(Domande spaziali legate a immagini)
==================================================
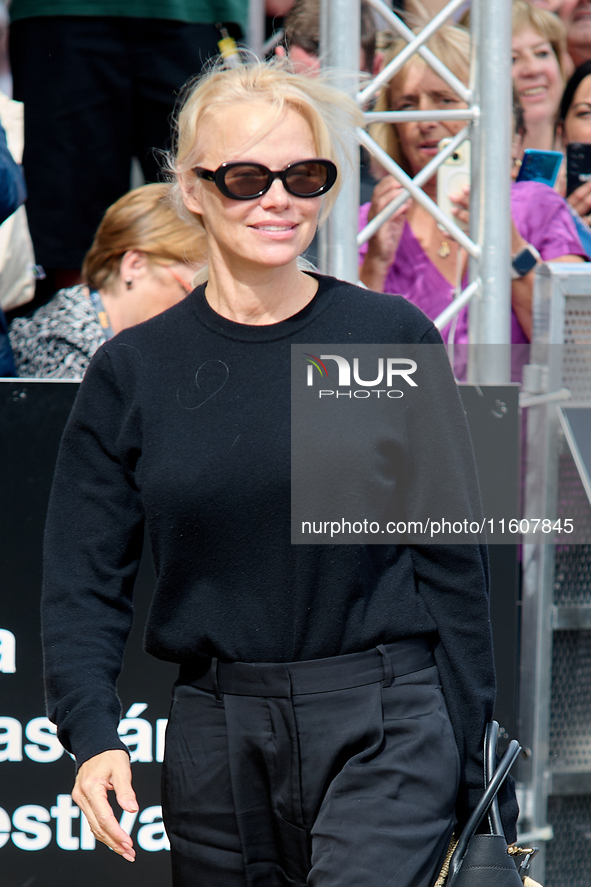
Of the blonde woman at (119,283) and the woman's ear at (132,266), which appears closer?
→ the blonde woman at (119,283)

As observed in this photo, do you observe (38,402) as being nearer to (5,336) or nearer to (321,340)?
(5,336)

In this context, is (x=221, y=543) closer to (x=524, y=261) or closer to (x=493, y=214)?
(x=493, y=214)

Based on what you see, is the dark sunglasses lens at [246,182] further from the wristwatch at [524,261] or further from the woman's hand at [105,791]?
the wristwatch at [524,261]

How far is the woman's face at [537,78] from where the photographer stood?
3785 millimetres

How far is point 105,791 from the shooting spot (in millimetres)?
1504

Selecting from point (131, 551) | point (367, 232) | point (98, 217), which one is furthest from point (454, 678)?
point (98, 217)

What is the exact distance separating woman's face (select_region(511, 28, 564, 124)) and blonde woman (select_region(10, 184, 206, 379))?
5.01 feet

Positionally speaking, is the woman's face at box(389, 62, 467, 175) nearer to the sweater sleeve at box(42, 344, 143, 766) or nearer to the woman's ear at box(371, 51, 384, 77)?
the woman's ear at box(371, 51, 384, 77)

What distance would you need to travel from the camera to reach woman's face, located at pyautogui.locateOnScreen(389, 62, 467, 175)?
328 centimetres


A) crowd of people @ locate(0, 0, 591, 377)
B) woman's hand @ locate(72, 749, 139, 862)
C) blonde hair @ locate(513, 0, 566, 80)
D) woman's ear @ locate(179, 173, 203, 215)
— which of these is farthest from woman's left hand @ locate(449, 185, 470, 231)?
woman's hand @ locate(72, 749, 139, 862)

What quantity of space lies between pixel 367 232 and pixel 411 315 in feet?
4.12

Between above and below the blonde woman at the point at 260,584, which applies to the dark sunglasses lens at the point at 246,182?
above

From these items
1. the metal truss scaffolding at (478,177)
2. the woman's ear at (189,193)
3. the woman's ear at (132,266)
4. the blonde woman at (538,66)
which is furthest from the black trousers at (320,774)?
the blonde woman at (538,66)

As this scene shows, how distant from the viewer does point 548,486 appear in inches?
106
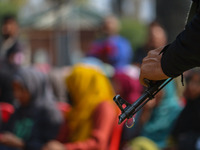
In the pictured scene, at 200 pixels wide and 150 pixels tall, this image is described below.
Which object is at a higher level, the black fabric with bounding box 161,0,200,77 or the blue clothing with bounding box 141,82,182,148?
the black fabric with bounding box 161,0,200,77

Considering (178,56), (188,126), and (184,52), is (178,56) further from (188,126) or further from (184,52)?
(188,126)

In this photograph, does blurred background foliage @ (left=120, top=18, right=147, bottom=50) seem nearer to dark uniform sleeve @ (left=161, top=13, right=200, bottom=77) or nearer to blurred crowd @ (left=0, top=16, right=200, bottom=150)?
blurred crowd @ (left=0, top=16, right=200, bottom=150)

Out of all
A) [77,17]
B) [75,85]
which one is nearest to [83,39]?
[77,17]

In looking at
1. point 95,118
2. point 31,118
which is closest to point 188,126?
point 95,118

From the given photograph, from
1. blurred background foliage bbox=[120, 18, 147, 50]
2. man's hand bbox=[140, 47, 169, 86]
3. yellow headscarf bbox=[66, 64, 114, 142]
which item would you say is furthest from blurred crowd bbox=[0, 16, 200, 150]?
blurred background foliage bbox=[120, 18, 147, 50]

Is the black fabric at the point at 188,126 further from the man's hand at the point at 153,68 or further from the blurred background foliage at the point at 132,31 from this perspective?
the blurred background foliage at the point at 132,31

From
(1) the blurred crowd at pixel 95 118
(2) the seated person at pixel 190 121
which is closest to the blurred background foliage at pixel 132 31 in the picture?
(1) the blurred crowd at pixel 95 118

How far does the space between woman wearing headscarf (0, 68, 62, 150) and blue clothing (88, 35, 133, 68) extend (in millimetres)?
1953

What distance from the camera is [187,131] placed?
4262 millimetres

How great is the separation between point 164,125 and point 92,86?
0.74 m

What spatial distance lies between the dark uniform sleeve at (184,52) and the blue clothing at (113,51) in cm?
432

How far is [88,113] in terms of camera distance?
4414 millimetres

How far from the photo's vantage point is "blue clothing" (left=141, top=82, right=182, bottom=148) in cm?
462

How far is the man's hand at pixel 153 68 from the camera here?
2219 mm
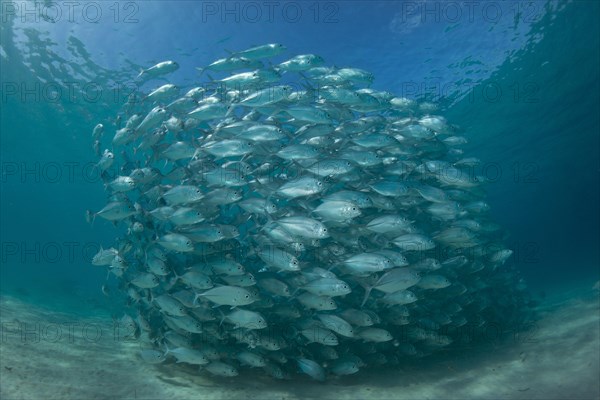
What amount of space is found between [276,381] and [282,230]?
==================================================
Per favore, riporta senza alcuna modifica le righe dei record che vanno da quella con "As observed in" fino a quella con "3785 millimetres", compresa quest'ultima.

As observed in this photo, do you observe (38,402) as being nearer to (5,336) or nearer to (321,340)?
(5,336)

In this context, is (x=221, y=543) closer to (x=524, y=261) or closer to (x=493, y=214)?
(x=493, y=214)

Based on what you see, is the dark sunglasses lens at [246,182] further from the wristwatch at [524,261] or further from the woman's hand at [105,791]?
the wristwatch at [524,261]

How far is the woman's face at [537,78] from where the photographer stood?
3785 millimetres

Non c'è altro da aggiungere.